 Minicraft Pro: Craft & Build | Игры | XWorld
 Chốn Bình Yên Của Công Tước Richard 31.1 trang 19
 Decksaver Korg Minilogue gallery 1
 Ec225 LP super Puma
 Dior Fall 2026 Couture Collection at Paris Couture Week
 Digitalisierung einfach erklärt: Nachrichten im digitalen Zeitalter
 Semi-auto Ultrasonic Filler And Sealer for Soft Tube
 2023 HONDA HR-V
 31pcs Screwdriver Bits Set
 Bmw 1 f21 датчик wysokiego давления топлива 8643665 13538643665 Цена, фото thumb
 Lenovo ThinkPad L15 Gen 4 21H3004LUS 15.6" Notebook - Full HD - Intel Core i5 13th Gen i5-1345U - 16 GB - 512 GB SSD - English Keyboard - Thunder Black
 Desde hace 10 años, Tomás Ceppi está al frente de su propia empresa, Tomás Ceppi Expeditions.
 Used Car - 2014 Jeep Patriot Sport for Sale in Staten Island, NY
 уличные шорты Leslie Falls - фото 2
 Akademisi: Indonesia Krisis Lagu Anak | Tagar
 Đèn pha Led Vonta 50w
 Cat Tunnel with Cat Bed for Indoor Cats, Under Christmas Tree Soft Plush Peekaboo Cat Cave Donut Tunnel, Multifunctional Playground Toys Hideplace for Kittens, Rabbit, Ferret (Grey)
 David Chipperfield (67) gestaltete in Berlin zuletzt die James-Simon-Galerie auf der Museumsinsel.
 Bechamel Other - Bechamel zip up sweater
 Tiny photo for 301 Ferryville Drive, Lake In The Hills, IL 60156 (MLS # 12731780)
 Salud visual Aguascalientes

**What is needed:** Could you repeat exactly the lines in the listing above from the one with "Semi-auto Ultrasonic Filler" down to the one with "Bmw 1 f21 датчик"? Include both of those lines.

**Completed exercise:**
 Semi-auto Ultrasonic Filler And Sealer for Soft Tube
 2023 HONDA HR-V
 31pcs Screwdriver Bits Set
 Bmw 1 f21 датчик wysokiego давления топлива 8643665 13538643665 Цена, фото thumb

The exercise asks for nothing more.